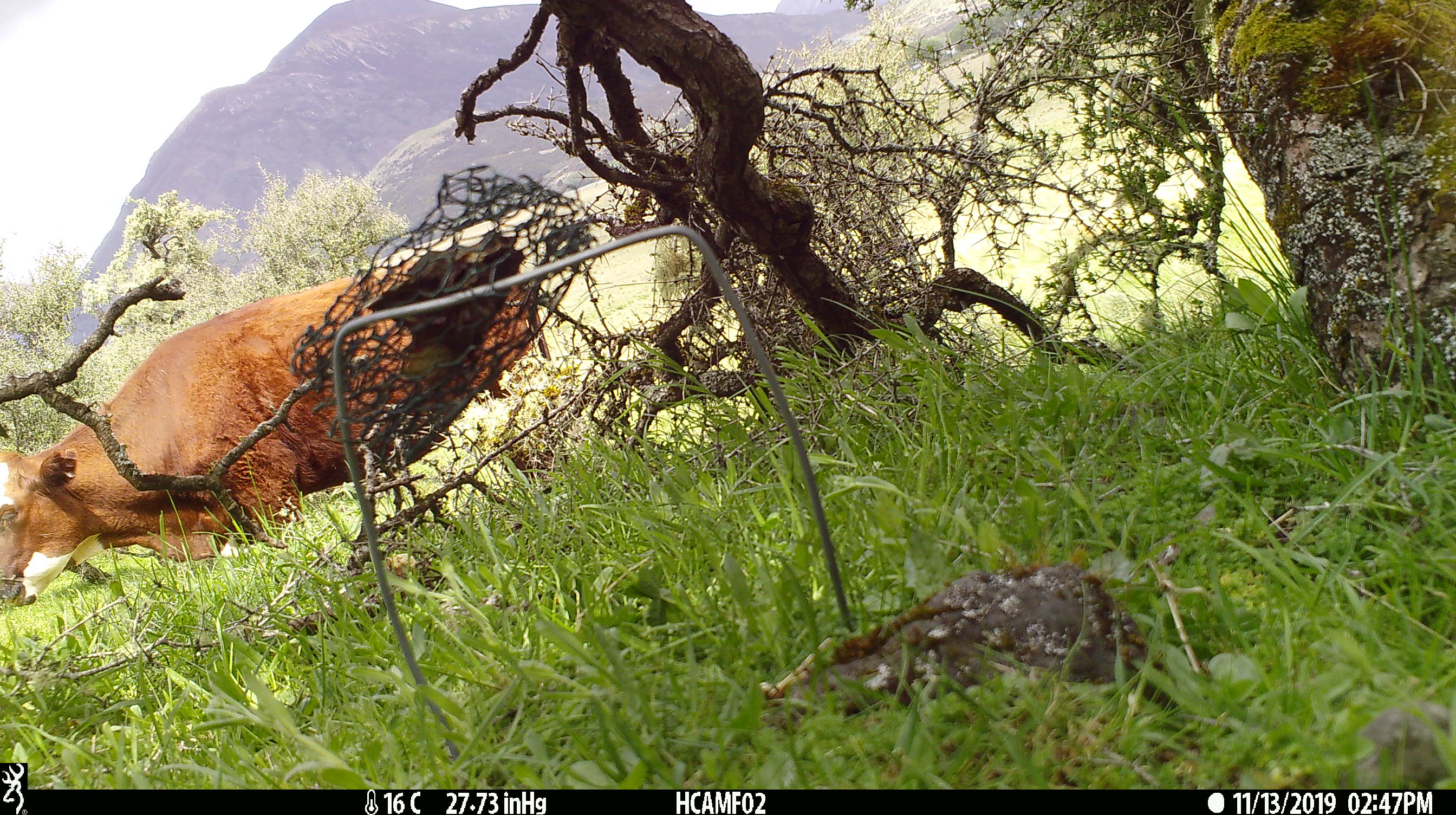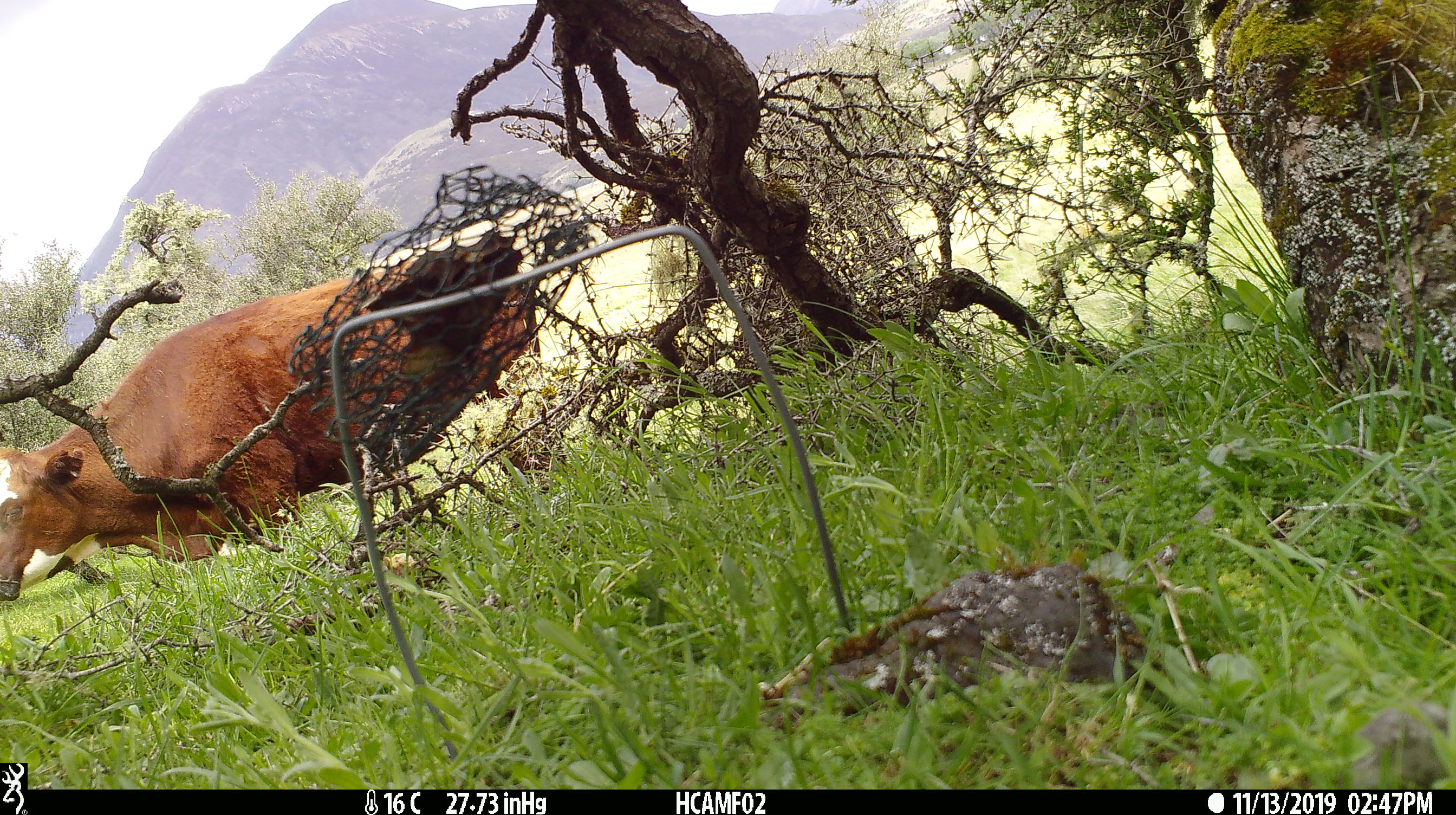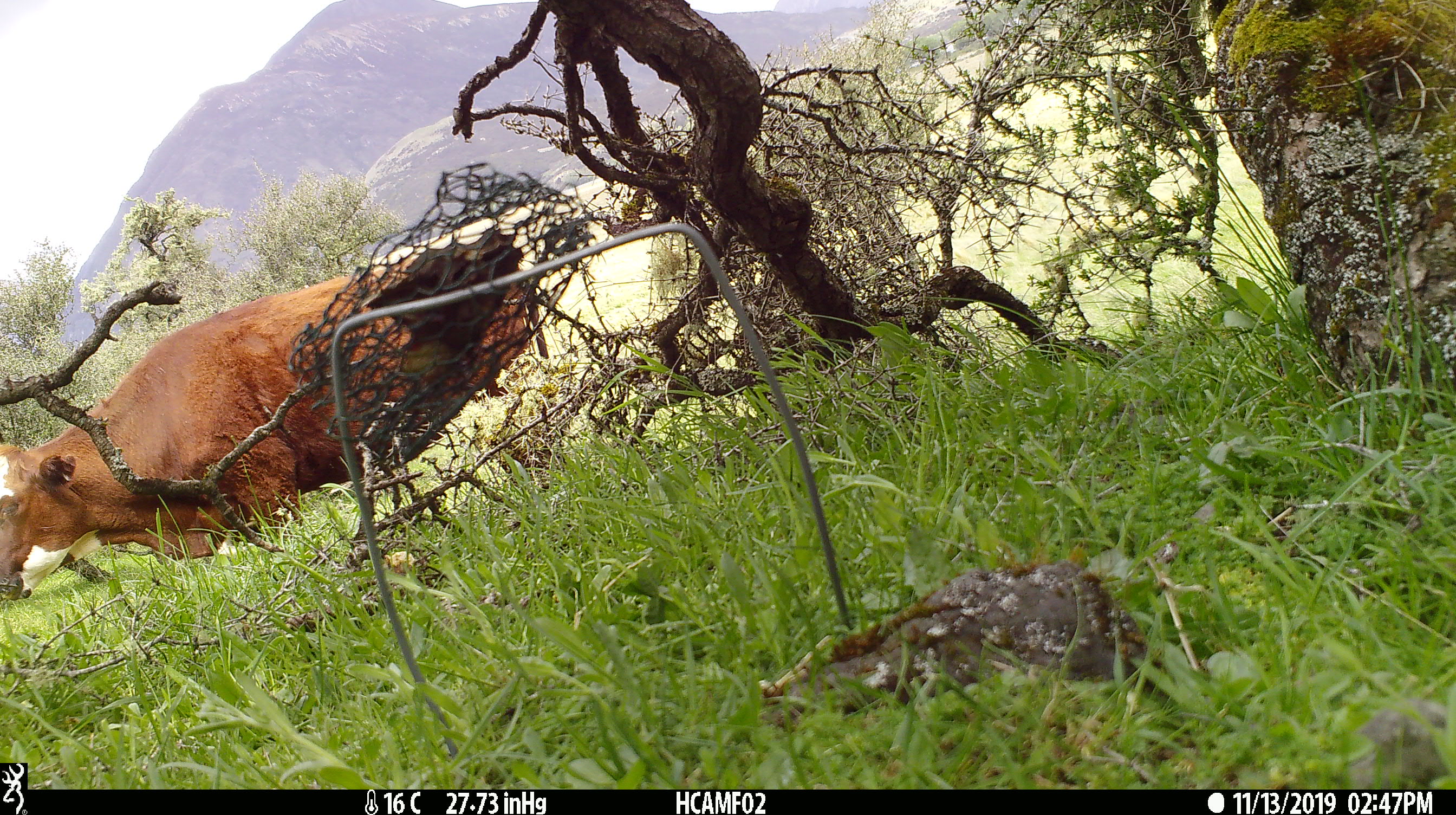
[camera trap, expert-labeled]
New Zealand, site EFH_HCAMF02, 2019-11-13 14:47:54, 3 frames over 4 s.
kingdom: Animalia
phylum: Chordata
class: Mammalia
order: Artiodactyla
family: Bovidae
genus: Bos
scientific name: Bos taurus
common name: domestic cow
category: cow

*-*-*

Aim of the task
Print the listing verbatim; no pictures.

Result
[camera trap, expert-labeled]
New Zealand, site EFH_HCAMF02, 2019-11-13 14:47:54, 3 frames over 4 s.
kingdom: Animalia
phylum: Chordata
class: Mammalia
order: Artiodactyla
family: Bovidae
genus: Bos
scientific name: Bos taurus
common name: domestic cow
category: cow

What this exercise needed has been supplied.